==== ENTRIES SHOWN

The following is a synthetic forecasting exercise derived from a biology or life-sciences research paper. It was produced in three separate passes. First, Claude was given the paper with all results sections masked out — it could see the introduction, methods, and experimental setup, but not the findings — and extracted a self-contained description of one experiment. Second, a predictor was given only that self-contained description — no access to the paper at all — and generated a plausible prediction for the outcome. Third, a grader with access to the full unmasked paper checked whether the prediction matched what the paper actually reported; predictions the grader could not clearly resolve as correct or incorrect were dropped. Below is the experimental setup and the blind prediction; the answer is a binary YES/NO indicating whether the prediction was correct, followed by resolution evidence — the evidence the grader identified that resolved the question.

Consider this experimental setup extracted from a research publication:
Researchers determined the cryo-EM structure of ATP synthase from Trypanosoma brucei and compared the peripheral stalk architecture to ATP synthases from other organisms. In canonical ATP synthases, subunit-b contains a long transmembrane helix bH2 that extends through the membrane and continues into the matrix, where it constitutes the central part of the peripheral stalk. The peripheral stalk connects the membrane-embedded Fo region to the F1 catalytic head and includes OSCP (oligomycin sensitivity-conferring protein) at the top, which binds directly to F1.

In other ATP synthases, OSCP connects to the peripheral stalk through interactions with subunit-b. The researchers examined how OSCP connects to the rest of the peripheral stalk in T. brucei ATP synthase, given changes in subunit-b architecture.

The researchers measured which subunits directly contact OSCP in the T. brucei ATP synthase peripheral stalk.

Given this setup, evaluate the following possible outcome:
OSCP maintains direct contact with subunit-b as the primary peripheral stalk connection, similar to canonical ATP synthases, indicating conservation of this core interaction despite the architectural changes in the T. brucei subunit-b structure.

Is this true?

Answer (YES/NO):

========

- _WHAT IS BEING ASKED_
Look through the data above for the string "this" and copy every line where it appears.

- _WORKED SOLUTION_
Consider this experimental setup extracted from a research publication:
Given this setup, evaluate the following possible outcome:
OSCP maintains direct contact with subunit-b as the primary peripheral stalk connection, similar to canonical ATP synthases, indicating conservation of this core interaction despite the architectural changes in the T. brucei subunit-b structure.
Is this true?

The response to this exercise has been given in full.